Terri looked at the two men sitting on her right, both watching and waiting. Darlene noticed her concern and moved through the opening.

"What do you want?" she asked immediately.

"Can we go out through the back?"

"Why?"

"I need you to speak with someone," Terri told her.

"Who? A cop?"

"Not exactly."

"What is this?" Darlene asked, obviously nervous and disturbed with the request.

"There's a man outside who is investigating not only what happened to Paula Gilbert, but others. He is not with the police, but he represents people who are so interested, I was told to give you this if you will speak with him," she added, turned so her body would block it and showed Darlene the bills. Darlene's eyes widened as she counted.

"Seven hundred dollars? Just to talk to him?"

Terri nodded.

"Why didn't he come in?"

"You'll understand when you see him," Terri said. She hated to add it, but she did, "Trust me."

Darlene glanced at the men trying to hear and to see what was happening and then shrugged.

"If you can't trust a doctor, who the hell can you trust?" Darlene asked, took the money quickly, and started for the rear of the tavern. Conversations stopped again and heads turned in their direction until they went in through the kitchen doors.

Dorothy looked up from the skillet as they began to pass through.

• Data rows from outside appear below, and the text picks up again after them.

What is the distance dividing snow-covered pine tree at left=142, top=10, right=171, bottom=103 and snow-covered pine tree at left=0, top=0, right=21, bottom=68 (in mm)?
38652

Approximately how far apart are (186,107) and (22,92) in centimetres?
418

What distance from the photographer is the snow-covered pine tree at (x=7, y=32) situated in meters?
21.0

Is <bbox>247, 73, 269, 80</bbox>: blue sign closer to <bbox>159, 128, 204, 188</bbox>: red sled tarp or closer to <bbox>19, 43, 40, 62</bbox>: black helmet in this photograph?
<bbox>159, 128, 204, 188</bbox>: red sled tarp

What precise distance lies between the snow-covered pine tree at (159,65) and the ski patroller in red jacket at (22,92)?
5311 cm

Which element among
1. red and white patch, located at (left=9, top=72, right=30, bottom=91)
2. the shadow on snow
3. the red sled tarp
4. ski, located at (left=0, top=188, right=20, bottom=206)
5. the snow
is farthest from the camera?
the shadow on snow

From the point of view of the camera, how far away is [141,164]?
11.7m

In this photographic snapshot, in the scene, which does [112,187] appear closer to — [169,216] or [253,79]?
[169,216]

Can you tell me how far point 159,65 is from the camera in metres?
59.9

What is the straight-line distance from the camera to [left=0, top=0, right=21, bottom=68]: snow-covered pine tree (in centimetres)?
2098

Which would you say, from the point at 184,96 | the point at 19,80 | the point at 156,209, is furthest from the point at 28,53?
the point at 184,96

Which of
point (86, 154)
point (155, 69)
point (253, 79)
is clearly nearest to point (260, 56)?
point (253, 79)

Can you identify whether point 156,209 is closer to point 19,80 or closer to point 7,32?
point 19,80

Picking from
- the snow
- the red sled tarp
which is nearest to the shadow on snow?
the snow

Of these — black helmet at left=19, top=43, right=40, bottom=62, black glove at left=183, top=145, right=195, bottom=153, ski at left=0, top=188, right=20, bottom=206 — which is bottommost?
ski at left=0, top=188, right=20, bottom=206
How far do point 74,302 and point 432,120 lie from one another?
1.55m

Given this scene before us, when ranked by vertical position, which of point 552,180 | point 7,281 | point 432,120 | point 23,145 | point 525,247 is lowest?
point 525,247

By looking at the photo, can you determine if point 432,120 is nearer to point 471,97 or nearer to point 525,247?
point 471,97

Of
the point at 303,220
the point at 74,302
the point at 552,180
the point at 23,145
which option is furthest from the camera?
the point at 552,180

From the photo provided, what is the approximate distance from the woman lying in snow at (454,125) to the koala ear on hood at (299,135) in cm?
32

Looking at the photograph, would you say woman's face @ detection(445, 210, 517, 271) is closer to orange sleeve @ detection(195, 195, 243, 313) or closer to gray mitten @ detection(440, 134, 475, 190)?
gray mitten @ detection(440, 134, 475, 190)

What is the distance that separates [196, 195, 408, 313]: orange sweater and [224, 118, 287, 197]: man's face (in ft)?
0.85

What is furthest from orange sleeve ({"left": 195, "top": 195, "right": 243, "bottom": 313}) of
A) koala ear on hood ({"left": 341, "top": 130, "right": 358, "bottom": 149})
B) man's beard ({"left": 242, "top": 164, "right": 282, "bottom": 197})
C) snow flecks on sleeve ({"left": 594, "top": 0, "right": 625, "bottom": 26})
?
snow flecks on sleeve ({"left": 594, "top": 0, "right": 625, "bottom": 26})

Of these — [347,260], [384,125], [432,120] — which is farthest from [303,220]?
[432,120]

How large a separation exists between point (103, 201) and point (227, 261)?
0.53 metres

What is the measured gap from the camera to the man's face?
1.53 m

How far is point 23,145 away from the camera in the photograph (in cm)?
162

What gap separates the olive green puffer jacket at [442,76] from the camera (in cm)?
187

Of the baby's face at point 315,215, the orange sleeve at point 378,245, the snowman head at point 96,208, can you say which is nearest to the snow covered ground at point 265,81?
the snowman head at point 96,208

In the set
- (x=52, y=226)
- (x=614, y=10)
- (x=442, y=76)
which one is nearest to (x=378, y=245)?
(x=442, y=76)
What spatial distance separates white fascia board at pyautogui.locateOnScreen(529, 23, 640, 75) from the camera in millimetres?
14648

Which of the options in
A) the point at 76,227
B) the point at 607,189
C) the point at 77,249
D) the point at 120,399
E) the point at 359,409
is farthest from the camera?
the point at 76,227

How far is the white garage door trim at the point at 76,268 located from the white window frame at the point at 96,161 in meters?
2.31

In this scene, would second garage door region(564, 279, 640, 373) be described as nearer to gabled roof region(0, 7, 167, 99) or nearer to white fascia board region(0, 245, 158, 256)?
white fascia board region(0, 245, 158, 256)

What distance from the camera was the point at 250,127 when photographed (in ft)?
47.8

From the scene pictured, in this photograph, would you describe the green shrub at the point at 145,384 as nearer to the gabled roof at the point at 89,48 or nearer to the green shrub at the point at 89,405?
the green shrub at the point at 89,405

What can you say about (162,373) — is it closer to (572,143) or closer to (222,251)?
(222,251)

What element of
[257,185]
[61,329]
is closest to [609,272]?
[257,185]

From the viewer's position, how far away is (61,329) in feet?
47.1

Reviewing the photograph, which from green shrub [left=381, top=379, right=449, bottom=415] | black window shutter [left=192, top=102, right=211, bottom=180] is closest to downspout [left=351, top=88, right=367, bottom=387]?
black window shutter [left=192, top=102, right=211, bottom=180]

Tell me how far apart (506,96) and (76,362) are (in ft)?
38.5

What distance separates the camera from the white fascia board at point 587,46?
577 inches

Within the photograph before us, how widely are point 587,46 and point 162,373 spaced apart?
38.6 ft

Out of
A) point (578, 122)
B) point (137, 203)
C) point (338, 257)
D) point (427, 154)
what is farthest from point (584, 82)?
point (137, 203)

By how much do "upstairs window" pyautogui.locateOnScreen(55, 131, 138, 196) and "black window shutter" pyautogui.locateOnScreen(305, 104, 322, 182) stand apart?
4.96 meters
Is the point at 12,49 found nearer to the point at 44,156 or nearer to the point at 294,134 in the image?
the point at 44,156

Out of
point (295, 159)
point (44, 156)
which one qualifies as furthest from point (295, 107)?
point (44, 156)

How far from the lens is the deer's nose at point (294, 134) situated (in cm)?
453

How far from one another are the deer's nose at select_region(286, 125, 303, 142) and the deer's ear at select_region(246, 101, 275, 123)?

"What's going on?" she asked.

"I have to speak to someone. Griffy's covering the bar for me," she told her quickly.

Terri just nodded at her. As soon as she recognized her, Dorothy's face blossomed with surprise, but before she could say anything else, Terri and Darlene walked out.

"Over there," Terri nodded toward the car.

Garret Stanley kept his face turned away as they approached. Darlene's steps grew slower, more cautious. She glanced at Terri who didn't look all that comfortable herself.

"Who is this guy?" Darlene muttered.

Before Terri could provide any additional information, Garret opened the car door and stepped out. Darlene gasped the moment she set eyes on him. And so did Terri.

He had her police escort's .38 in his hand and he was pointing at the both of them.

"Get in behind the wheel, Doc," he said. "You," he told Darlene, "get in the back."

"What is this? What are you doing with him? This is the man. I thought you were a doctor," she told Terri.

"She is," Garret said. "So am I. Move," he ordered.

"This wasn't what you told me you would do," Terri protested.

"Don't make me do something else I didn't tell you I would do," he replied and pulled the hammer back on the pistol, keeping it fixed on Darlene. Terri looked back at the restaurant's rear door. There was no one around and it was too far to run back to it. With all the noise within, any shouts for help would not be heard. She nodded at Darlene.

"I'm sorry. You had better do what he says," Terri told her. Darlene looked at the gun. Garret Stanley held the rear door open for her and Darlene slipped into the back. He followed.

"What now?" Terri asked.

"Just drive away," he told her. "Slowly," he emphasized and turned to Darlene Stone.